[Data supplied Boundary: Start]

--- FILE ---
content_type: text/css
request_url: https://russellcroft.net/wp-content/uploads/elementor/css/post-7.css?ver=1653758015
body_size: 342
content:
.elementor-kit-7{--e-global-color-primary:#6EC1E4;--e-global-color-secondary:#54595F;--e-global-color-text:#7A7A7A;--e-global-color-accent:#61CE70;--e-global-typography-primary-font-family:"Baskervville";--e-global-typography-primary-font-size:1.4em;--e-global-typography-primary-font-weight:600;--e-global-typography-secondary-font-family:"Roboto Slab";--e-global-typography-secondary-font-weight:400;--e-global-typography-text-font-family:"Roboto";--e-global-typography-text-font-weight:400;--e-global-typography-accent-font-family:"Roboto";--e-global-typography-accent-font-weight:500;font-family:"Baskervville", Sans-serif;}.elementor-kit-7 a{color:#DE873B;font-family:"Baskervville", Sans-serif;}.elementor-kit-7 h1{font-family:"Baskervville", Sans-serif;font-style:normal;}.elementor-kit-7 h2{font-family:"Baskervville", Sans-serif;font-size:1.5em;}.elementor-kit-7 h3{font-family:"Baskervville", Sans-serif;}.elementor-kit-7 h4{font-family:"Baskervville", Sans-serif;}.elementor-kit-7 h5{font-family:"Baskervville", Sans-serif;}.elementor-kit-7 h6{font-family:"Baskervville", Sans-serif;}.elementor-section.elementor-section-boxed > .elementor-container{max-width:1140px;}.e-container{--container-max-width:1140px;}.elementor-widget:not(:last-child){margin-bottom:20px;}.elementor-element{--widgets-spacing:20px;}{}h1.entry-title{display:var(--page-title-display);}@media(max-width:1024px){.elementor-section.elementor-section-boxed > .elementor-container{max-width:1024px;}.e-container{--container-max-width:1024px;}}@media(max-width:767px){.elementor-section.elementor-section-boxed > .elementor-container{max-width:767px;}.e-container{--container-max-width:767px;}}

[Data supplied Boundary: End]

→ Work instructions
Nothing in the entries above should differ when you return them in full.

→ Final answer
--- FILE ---
content_type: text/css
request_url: https://russellcroft.net/wp-content/uploads/elementor/css/post-7.css?ver=1653758015
body_size: 342
content:
.elementor-kit-7{--e-global-color-primary:#6EC1E4;--e-global-color-secondary:#54595F;--e-global-color-text:#7A7A7A;--e-global-color-accent:#61CE70;--e-global-typography-primary-font-family:"Baskervville";--e-global-typography-primary-font-size:1.4em;--e-global-typography-primary-font-weight:600;--e-global-typography-secondary-font-family:"Roboto Slab";--e-global-typography-secondary-font-weight:400;--e-global-typography-text-font-family:"Roboto";--e-global-typography-text-font-weight:400;--e-global-typography-accent-font-family:"Roboto";--e-global-typography-accent-font-weight:500;font-family:"Baskervville", Sans-serif;}.elementor-kit-7 a{color:#DE873B;font-family:"Baskervville", Sans-serif;}.elementor-kit-7 h1{font-family:"Baskervville", Sans-serif;font-style:normal;}.elementor-kit-7 h2{font-family:"Baskervville", Sans-serif;font-size:1.5em;}.elementor-kit-7 h3{font-family:"Baskervville", Sans-serif;}.elementor-kit-7 h4{font-family:"Baskervville", Sans-serif;}.elementor-kit-7 h5{font-family:"Baskervville", Sans-serif;}.elementor-kit-7 h6{font-family:"Baskervville", Sans-serif;}.elementor-section.elementor-section-boxed > .elementor-container{max-width:1140px;}.e-container{--container-max-width:1140px;}.elementor-widget:not(:last-child){margin-bottom:20px;}.elementor-element{--widgets-spacing:20px;}{}h1.entry-title{display:var(--page-title-display);}@media(max-width:1024px){.elementor-section.elementor-section-boxed > .elementor-container{max-width:1024px;}.e-container{--container-max-width:1024px;}}@media(max-width:767px){.elementor-section.elementor-section-boxed > .elementor-container{max-width:767px;}.e-container{--container-max-width:767px;}}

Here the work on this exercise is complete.